───── Seçilen metin ─────

Bu meselede şöyle bir genel tarif de vardır; İnsanlar üç kısımdır; a) Müslümanlar b) Muahidler c) Harbiler. Burada Muahid yani ahitleşilmiş-anlaşılmış-söz alınıp verilmiş mânâsında hem anlaşmalı ülke vatandaşları hem de emân verilen seyyahlar, her ikisi de kastedilmiştir. Neticede bildik muahid ülke vatandaşları ile bireysel olarak emân alan müste’menler her ikisi ile de artık o anda savaşılmıyor ve can ve mal emniyeti teminatı ahdi veriliyordu, buna binaen bazı mücmel tariflerde böyle ikisi bir başlıkta da ele alınabiliyor. (6)

───── Kayıtlar ─────

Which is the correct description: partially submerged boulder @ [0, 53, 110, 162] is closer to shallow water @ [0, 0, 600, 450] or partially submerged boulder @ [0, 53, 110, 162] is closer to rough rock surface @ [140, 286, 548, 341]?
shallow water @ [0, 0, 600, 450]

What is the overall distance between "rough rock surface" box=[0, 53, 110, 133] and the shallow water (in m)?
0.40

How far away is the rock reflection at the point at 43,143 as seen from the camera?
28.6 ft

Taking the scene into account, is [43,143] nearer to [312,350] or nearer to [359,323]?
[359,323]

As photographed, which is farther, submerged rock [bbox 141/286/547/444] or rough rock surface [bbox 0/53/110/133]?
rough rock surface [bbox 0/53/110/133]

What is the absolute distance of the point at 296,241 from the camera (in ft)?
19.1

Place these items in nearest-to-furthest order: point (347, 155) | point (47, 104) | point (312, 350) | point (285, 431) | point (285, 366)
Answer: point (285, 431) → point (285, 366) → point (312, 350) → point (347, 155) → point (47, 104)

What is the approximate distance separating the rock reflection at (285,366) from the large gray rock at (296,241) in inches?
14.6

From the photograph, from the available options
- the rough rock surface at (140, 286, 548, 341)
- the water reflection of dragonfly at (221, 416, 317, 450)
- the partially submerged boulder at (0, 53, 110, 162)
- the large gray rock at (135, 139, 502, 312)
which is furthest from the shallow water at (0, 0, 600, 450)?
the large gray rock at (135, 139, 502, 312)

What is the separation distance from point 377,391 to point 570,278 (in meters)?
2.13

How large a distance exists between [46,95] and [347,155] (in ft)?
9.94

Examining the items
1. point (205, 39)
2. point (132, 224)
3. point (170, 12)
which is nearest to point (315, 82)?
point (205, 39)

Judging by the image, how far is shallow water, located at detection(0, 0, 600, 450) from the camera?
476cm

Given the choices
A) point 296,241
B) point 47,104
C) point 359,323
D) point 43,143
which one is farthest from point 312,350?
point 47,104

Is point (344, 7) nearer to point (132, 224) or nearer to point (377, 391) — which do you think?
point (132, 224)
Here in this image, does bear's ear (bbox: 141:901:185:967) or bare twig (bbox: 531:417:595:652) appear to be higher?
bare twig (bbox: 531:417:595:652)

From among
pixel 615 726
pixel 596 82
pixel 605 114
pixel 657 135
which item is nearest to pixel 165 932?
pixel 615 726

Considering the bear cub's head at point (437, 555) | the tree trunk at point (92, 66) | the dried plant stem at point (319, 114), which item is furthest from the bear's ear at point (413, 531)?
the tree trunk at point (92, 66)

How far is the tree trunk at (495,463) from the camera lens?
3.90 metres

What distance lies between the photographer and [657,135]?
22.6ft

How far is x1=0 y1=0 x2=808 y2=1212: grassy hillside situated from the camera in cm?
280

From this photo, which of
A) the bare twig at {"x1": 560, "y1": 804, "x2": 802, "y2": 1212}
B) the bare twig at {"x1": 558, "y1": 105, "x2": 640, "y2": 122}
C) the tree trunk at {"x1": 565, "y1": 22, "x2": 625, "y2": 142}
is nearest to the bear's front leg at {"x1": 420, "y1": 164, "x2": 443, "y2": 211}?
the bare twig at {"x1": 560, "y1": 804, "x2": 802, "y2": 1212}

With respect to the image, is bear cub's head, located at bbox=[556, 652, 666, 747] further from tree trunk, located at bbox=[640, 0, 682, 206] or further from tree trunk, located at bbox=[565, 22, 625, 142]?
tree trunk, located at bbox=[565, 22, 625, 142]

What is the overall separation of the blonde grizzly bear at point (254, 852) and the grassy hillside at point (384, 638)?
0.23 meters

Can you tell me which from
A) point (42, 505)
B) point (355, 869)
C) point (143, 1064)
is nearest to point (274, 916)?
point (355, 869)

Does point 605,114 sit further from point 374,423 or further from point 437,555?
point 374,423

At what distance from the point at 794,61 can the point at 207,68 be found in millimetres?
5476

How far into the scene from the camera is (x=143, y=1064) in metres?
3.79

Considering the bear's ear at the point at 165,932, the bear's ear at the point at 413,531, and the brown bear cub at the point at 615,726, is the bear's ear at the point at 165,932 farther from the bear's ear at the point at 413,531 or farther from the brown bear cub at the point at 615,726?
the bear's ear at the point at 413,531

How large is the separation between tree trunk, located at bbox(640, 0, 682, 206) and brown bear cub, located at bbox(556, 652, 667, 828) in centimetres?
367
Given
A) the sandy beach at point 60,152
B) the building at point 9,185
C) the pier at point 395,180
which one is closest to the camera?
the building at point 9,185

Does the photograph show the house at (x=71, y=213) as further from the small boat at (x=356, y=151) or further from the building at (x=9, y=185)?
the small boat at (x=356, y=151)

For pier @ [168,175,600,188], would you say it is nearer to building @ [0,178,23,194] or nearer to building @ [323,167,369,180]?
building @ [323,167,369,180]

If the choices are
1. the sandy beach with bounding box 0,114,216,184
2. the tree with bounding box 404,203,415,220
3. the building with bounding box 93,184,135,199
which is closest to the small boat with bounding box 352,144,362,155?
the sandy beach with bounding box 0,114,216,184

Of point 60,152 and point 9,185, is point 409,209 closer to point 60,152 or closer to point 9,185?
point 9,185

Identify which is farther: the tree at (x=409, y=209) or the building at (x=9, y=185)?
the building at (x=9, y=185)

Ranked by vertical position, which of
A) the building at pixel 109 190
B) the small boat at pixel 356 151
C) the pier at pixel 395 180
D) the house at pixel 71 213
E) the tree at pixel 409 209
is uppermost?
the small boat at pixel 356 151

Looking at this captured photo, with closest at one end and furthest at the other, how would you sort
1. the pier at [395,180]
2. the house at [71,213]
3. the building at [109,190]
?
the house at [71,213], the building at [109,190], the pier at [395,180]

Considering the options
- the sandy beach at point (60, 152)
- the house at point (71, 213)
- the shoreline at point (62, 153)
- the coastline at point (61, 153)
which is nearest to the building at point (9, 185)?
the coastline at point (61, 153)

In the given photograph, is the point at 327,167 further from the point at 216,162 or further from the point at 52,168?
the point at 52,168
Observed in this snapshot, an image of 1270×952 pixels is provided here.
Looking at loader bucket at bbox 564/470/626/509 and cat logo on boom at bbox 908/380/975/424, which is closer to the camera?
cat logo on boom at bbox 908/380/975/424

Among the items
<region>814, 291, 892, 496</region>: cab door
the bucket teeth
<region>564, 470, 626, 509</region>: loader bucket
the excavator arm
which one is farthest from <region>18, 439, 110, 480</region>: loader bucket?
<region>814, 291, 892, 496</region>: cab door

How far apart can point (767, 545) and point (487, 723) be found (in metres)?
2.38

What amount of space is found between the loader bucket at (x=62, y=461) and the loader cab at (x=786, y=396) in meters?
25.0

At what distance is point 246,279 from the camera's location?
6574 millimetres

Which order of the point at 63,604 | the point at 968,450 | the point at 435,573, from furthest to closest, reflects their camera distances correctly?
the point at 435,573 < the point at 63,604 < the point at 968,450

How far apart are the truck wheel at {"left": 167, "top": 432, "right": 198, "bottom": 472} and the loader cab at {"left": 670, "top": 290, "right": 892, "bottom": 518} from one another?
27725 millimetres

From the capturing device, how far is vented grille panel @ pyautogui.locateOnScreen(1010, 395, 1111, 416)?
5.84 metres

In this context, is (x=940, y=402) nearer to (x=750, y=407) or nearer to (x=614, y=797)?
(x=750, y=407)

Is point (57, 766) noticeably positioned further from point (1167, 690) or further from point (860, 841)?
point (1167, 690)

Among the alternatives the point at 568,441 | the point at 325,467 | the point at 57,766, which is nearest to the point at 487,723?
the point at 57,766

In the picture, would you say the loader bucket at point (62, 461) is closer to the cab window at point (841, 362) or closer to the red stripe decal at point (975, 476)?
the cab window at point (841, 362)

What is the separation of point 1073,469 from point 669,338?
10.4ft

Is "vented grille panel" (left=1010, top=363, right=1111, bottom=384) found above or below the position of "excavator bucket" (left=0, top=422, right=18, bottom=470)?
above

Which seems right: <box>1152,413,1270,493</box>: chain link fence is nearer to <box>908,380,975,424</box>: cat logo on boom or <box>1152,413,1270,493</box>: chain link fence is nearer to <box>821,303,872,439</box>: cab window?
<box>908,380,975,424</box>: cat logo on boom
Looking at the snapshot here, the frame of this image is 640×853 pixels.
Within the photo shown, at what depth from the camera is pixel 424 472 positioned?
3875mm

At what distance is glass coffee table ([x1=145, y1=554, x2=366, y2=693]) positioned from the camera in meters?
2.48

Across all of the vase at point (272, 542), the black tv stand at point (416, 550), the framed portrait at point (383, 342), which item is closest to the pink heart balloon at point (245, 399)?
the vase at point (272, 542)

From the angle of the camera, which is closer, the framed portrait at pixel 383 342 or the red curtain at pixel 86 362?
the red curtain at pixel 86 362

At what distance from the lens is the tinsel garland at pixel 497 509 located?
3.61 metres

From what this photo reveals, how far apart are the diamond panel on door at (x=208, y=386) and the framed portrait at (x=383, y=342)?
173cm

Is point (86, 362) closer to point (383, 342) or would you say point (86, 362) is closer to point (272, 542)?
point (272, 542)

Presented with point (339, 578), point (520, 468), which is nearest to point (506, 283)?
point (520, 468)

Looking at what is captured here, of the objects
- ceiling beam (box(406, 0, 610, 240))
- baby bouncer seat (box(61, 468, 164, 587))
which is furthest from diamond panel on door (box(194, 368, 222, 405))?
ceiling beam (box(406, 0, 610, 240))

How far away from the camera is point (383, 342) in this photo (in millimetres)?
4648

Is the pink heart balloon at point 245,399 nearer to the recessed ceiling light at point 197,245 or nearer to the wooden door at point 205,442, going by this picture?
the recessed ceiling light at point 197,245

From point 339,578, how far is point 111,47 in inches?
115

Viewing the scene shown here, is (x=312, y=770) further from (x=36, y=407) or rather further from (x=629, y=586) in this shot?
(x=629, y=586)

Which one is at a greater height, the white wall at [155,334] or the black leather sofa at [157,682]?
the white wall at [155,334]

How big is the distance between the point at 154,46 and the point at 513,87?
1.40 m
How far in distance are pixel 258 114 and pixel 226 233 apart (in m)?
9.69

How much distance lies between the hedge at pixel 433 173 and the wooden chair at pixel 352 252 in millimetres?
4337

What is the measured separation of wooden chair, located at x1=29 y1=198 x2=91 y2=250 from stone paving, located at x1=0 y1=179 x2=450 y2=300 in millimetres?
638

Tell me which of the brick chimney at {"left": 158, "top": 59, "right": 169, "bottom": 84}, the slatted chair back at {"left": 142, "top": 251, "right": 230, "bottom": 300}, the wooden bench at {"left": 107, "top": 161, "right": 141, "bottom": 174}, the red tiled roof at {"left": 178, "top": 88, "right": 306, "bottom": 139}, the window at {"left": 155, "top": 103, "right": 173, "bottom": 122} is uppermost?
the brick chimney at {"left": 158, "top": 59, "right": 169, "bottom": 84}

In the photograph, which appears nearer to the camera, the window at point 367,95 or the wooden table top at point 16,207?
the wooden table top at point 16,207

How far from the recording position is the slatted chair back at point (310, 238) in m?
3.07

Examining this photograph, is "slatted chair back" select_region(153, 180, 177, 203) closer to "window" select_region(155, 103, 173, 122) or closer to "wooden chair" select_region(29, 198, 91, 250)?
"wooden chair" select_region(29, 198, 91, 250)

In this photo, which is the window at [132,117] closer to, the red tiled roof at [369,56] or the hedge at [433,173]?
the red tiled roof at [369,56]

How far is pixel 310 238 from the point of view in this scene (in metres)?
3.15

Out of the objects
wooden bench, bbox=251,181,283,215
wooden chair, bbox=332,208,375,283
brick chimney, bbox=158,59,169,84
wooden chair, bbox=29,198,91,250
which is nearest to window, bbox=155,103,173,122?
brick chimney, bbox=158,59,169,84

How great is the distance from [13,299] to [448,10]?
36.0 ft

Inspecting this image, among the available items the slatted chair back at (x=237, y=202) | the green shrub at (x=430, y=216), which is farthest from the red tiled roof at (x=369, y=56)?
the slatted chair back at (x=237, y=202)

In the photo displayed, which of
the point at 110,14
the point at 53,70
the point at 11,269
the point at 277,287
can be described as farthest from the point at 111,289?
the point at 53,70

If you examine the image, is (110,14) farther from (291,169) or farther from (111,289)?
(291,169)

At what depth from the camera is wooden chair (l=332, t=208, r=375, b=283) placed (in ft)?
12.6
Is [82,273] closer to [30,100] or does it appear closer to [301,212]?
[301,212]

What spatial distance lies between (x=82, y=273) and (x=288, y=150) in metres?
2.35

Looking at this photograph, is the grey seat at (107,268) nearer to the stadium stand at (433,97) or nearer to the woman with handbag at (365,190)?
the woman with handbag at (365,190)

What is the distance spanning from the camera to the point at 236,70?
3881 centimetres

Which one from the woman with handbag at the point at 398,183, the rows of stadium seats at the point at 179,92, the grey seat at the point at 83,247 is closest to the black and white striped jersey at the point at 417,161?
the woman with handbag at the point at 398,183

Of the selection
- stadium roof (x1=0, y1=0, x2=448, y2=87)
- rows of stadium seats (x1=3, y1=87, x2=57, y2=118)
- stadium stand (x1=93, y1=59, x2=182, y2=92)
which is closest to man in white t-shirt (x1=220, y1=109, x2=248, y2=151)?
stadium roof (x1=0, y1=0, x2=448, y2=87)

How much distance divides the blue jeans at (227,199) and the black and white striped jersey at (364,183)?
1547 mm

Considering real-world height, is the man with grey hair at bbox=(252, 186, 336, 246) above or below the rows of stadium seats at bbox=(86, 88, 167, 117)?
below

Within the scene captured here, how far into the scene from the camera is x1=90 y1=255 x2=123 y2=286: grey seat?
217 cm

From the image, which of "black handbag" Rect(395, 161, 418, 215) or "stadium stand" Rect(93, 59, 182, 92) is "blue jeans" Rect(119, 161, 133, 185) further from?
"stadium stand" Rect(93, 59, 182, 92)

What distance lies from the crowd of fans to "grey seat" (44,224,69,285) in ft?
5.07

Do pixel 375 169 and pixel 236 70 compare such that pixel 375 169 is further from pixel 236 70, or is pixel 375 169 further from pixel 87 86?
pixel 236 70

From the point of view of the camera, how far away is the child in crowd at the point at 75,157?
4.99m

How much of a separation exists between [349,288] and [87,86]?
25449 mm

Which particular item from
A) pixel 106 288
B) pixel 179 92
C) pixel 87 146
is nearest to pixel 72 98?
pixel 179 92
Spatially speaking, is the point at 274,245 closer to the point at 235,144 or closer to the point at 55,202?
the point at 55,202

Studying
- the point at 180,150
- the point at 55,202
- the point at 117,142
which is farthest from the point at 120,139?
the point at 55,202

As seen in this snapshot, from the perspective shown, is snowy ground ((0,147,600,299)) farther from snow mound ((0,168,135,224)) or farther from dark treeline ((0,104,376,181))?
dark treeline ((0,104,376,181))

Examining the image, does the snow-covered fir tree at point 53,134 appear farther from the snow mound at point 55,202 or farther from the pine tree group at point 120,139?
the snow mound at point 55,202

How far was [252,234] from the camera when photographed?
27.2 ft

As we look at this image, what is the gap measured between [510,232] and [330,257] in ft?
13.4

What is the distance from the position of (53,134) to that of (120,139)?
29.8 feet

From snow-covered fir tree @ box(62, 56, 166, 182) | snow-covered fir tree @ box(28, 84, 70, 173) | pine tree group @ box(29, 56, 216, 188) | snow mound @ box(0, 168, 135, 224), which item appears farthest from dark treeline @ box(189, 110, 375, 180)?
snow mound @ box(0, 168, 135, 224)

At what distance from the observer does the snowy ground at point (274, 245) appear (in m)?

─────

Seçilen metne göre insanlar hangi üç kısma ayrılır?

Müslümanlar, muahidler ve harbiler.